> **GIVEN INFORMATION**
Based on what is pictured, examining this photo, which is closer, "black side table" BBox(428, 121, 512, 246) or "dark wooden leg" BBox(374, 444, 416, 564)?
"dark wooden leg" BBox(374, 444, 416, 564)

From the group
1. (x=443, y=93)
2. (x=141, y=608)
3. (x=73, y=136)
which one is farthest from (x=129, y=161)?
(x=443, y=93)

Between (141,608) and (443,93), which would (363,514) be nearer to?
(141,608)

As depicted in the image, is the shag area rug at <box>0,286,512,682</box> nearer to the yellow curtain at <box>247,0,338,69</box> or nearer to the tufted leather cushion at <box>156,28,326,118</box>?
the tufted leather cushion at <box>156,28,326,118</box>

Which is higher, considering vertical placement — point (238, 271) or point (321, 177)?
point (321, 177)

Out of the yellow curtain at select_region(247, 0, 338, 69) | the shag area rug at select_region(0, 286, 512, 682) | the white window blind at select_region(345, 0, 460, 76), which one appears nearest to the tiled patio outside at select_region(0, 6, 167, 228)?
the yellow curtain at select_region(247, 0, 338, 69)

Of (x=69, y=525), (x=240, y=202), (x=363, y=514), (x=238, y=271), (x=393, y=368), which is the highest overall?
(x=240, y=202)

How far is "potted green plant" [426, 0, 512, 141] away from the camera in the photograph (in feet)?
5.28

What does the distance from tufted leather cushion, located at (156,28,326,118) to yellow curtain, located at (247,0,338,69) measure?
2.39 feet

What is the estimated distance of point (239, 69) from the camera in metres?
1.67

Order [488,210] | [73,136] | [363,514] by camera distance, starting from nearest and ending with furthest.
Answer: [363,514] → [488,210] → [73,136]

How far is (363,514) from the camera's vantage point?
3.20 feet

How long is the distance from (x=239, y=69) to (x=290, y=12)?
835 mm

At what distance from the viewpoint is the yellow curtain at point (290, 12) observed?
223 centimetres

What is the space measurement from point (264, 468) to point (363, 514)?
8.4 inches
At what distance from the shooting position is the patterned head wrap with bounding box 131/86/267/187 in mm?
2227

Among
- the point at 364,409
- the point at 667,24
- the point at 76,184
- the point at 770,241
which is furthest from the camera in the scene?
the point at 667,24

> **EXERCISE PROMPT**
Please express all of the material above as a JSON list of strings with one string per line, leaving out blank lines.

> **RESULT FOR THIS EXERCISE**
[
  "Based on what is pictured, examining this photo, which is closer, \"black side table\" BBox(428, 121, 512, 246) or \"dark wooden leg\" BBox(374, 444, 416, 564)?",
  "\"dark wooden leg\" BBox(374, 444, 416, 564)",
  "From the group",
  "1. (x=443, y=93)",
  "2. (x=141, y=608)",
  "3. (x=73, y=136)",
  "which one is farthest from (x=129, y=161)?",
  "(x=443, y=93)",
  "Between (141,608) and (443,93), which would (363,514) be nearer to?",
  "(141,608)",
  "As depicted in the image, is the shag area rug at <box>0,286,512,682</box> nearer to the yellow curtain at <box>247,0,338,69</box> or nearer to the tufted leather cushion at <box>156,28,326,118</box>?",
  "the tufted leather cushion at <box>156,28,326,118</box>",
  "Which is higher, considering vertical placement — point (238, 271) or point (321, 177)?",
  "point (321, 177)",
  "Out of the yellow curtain at select_region(247, 0, 338, 69) | the shag area rug at select_region(0, 286, 512, 682) | the white window blind at select_region(345, 0, 460, 76), which one appears nearest to the tiled patio outside at select_region(0, 6, 167, 228)?",
  "the yellow curtain at select_region(247, 0, 338, 69)",
  "Of (x=69, y=525), (x=240, y=202), (x=363, y=514), (x=238, y=271), (x=393, y=368), which is the highest overall?",
  "(x=240, y=202)",
  "How far is \"potted green plant\" [426, 0, 512, 141] away from the camera in the photograph (in feet)?",
  "5.28",
  "What does the distance from tufted leather cushion, located at (156,28,326,118) to yellow curtain, located at (247,0,338,69) measure?",
  "2.39 feet",
  "What is the estimated distance of point (239, 69) from the camera in metres?",
  "1.67",
  "Order [488,210] | [73,136] | [363,514] by camera distance, starting from nearest and ending with furthest.",
  "Answer: [363,514] → [488,210] → [73,136]",
  "How far is (363,514) from the camera's vantage point?",
  "3.20 feet",
  "How long is the distance from (x=239, y=69) to (x=290, y=12)?",
  "835 mm",
  "At what distance from the viewpoint is the yellow curtain at point (290, 12) observed?",
  "223 centimetres",
  "What is the space measurement from point (264, 468) to point (363, 514)?",
  "8.4 inches",
  "At what distance from the shooting position is the patterned head wrap with bounding box 131/86/267/187 in mm?",
  "2227",
  "Among",
  "- the point at 364,409",
  "- the point at 667,24",
  "- the point at 76,184",
  "- the point at 770,241",
  "which is furthest from the camera in the scene?",
  "the point at 667,24"
]